The author of the Devils’ Dance Hamid Ismoilov, who was awarded the EBRD Literature Prize, refused to take questions from UzA news agency journalist Anora Sodiqova.

He explained his refusal by saying that two years ago, the Uzbek authorities expelled him from the airport without giving any grounds.

In 2017 he travelled to Uzbekistan as part of a UK delegation, he was included in the list submitted to the Uzbek Foreign Ministry, with the authorities not objecting to the writer’s visit at that time. However, when he landed in the Tashkent airport, he was not allowed to enter the country and was deported to Istanbul. He said he only wanted to visit his mother’s grave.

Now, Hamid Ismoilov is saying that he will not go to Uzbekistan unless the authorities bring official apology.

On March 11, at the meeting of the Uzbekistan Writers Council, Hamid Ismailov’s Devils’ Dance was criticized.

The Devil’s Dance is the first of his Uzbek novels published in the UK, and the first major Uzbek work to be translated directly into English. It provides a crash course in Uzbek literature, and the main character is the real-life prominent Uzbek writer Abdulla Qodiriy.

When Stalin’s secret police, the NKVD, imprisoned Qodiriy in 1937, they destroyed the novel he was writing – about Oyxon, an alluring 19th-century slave girl forcibly married to three khans. But as NKVD interrogators tell Ismailov’s Qodiriy in The Devils’ Dance, “nothing in this world disappears without trace”. Ismailov reimagines Qodiriy’s lost novel, recreating Oyxon and her brutal husbands. He interweaves these fragments with details of Qodiriy’s life and with verses, fables, anecdotes and letters, some taken from real life, told and read by 1930s political prisoners and by poets trapped in harems.

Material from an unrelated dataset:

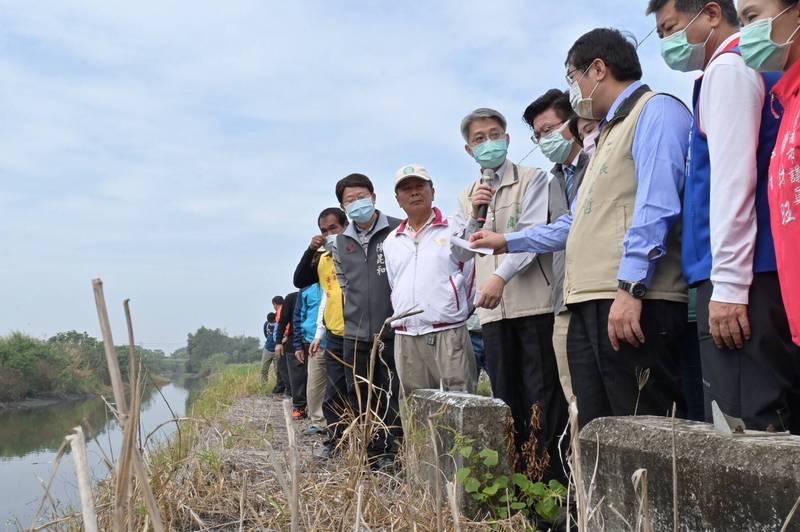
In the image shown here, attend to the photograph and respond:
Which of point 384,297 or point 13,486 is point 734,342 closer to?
point 384,297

In the early 1990s, Hamid Ismailov worked with the BBC television team on a documentary film about Uzbekistan. However, the government commission labeled the film as "inconsistent with cultural trends." In 1992, Ismailov fled Uzbekistan for the UK, and now is the chief of the BBC Central Asian Service. Among his other prominent works are the novels such as The Dead Lake and The Railway.